Zynismus beim OLG Brandenburg

Der 12. Zivilsenat des Brandenburgischen Oberlandesgericht hat eine Begründung für die Mithaftung eines Motorradfahrers an einem Unfall geliefert, da stellen sich mir die Zehennägel auf.

Der Tenor des Beschlusses vom 17.07.2009 (OLG Brandenburg, 12 W 5/08) hört sich noch akzeptabel an:

Kollidiert ein links abbiegender Autofahrer mit einem entgegenkommenden Motorradfahrer, von dem er bei Einleitung des Abbiegevorgangs wegen Sichtbehinderung durch eine Brückenkuppe allenfalls den Kopf wahrnehmen konnte, kommt eine Mithaftung des Motorradfahrers in Höhe von 20 % in Betracht.
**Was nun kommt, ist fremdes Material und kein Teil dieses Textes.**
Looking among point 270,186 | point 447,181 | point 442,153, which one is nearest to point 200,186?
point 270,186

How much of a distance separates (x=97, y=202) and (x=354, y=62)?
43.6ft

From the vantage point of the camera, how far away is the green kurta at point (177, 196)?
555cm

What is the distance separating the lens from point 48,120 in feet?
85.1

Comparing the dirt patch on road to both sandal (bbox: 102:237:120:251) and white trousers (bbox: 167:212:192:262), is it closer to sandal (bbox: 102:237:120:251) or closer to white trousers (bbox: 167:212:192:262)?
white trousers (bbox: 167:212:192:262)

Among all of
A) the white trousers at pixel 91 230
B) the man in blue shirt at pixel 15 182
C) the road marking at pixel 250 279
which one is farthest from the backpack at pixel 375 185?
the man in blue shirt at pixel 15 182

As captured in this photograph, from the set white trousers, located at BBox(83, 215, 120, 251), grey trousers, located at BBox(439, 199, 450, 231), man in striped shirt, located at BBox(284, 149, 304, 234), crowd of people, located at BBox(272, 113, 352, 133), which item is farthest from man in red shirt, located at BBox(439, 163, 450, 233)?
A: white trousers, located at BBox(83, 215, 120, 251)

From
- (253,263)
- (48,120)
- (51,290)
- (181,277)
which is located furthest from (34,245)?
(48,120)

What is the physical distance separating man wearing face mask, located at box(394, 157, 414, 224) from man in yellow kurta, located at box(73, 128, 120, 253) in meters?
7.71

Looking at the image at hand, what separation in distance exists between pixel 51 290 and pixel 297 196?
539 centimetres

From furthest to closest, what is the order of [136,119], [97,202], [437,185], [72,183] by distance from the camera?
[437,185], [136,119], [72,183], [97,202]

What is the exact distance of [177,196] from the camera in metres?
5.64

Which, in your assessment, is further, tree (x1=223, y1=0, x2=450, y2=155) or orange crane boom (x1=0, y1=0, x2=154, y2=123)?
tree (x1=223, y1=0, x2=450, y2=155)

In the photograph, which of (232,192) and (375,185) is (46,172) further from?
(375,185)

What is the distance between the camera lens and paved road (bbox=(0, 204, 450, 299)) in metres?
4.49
Die Begründung hat es allerdings in sich:

Im Ergebnis der Abwägung der Verursachungs- und Verschuldensbeiträge folgt der Senat der vom Landgericht vorgenommenen Quotierung von 80 % zu 20 % zu Lasten der Beklagten. Zwar haftet bei Kollisionen mit dem geradeaus fahrenden Gegenverkehr der Linksabbieger grundsätzlich allein (BGH NZV 2005, S. 249; KG DAR 1994, S. 153; Hentschel/König/ Dauer, a. a. O., § 9 StVO, Rn. 55, so auch der Senat im Urteil vom 23.10.2008, Az. 12 U 45/08, zitiert nach juris). Eine alleinige Haftung der Beklagten erscheint aufgrund der Besonderheiten des vorliegenden Falles indes nicht gerechtfertigt. Der Vorfahrtsverstoß der Beklagten zu 1. ist nämlich als relativ gering zu gewichten. So ist nach den Feststellungen des Sachverständigen die Einleitung des Abbiegemanövers durch die Beklagte zu 1. nicht zu beanstanden, wenn sie nicht einmal den Kopf des Klägers wahrnehmen konnte, was der Sachverständige nicht ausgeschlossen hat. Selbst wenn die Beklagte den Helm des Klägers bereits sehen konnte, so ist doch zu beachten, dass die relativ geringe wahrnehmbare Fläche des sich nähernden Fahrzeuges den Vorfahrtsverstoß der Beklagten zu 1. relativiert. Auch das Unterlassen des Abbrechens des zunächst fehlerfrei begonnenen Abbiegevorganges bei Einleitung des Anfahrvorganges wiegt nicht so schwer wie die Vorfahrtsverletzung eines Linksabbiegers gegenüber einem ohne weiteres wahrnehmbaren Geradeausfahrers. Auf der anderen Seite ist die erhöhte Betriebsgefahr des Motorrades infolge seiner schlechtern Wahrnehmbarkeit im Vergleich zu größeren Kraftfahrzeugen (vgl. hierzu auch OLG Hamm RuS 2002, S. 412) – insbesondere bei der hier zunächst anzunehmenden Verdeckung des Scheinwerfers durch die Brückenkuppe – und die große Instabilität eines Motorrades, die sich im Sturz des Klägers vor der Kollision realisiert hat, zu berücksichtigen. Dies alles rechtfertigt es, den Kläger im Umfang von 20 % an den entstandenen Schäden zu beteiligen bzw. bei der Bemessung des Schmerzensgeldes eine Mithaftung des Klägers von 20 % einzubeziehen.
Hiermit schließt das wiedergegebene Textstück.